Forecasters are watching yet another disturbance in the Caribbean Sea for potential tropical development later this week. The system has a medium (50 percent) chance of development, according to Monday afternoon's tropical weather outlook from the National Hurricane Center.
The disturbance, which is currently south of Hispaniola, will gradually move into the western Caribbean over the next couple of days.
It'll find an environment with relatively low wind shear, decent humidity, and plenty of warm waters to fuel ample thunderstorm development. We could have a tropical depression in the region by the end of the week.
If this system manages to become a tropical storm, it would earn the name Sara as the eighteenth storm of the 2024 Atlantic hurricane season.

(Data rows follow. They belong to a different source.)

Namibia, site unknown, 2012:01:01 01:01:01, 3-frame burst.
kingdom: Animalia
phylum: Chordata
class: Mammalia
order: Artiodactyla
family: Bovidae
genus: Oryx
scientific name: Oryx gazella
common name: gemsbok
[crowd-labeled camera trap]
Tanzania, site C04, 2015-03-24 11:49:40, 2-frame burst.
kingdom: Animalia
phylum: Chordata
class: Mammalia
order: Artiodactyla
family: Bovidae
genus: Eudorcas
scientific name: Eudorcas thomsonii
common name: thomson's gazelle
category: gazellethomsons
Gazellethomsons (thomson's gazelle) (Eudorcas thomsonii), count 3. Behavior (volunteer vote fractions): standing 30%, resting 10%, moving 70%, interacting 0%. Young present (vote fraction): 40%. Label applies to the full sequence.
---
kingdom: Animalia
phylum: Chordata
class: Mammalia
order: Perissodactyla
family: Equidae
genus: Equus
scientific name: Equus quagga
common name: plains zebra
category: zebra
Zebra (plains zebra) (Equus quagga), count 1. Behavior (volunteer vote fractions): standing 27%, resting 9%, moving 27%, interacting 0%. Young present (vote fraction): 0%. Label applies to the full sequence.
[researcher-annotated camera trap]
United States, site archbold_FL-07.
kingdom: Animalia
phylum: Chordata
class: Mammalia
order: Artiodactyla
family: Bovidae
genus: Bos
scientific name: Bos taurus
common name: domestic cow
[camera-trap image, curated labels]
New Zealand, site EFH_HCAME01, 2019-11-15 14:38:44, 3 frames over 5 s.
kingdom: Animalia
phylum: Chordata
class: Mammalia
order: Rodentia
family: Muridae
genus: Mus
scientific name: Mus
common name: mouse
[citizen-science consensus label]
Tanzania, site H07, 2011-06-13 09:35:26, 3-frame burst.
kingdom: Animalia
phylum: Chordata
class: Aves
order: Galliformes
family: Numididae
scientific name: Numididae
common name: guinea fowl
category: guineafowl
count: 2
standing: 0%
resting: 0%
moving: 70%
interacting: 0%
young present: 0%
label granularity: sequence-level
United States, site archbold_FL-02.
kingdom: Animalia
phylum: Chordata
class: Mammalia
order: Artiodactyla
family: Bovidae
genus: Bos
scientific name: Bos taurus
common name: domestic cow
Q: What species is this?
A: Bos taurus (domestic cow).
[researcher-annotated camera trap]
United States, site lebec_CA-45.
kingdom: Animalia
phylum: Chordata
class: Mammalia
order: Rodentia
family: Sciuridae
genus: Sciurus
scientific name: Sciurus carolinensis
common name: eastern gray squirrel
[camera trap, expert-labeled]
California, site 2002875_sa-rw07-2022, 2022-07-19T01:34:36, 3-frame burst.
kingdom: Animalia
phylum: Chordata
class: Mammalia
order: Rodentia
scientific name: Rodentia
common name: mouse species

This is right where you would expect to see tropical development this late in the year.
High wind shear and puffs of cold, dry air blowing off North America make for an increasingly hostile environment across the Atlantic basin. The favorable conditions of the Caribbean remain one final refuge for late-season storms to try pulling their act together.
Make sure your hurricane preparedness kits and plans are still ready to go in case anything threatens land over the next few weeks. As we've seen several times this year, you don't have to live near the coast for flooding, power outages, and tornadoes to affect communities hundreds of miles inland.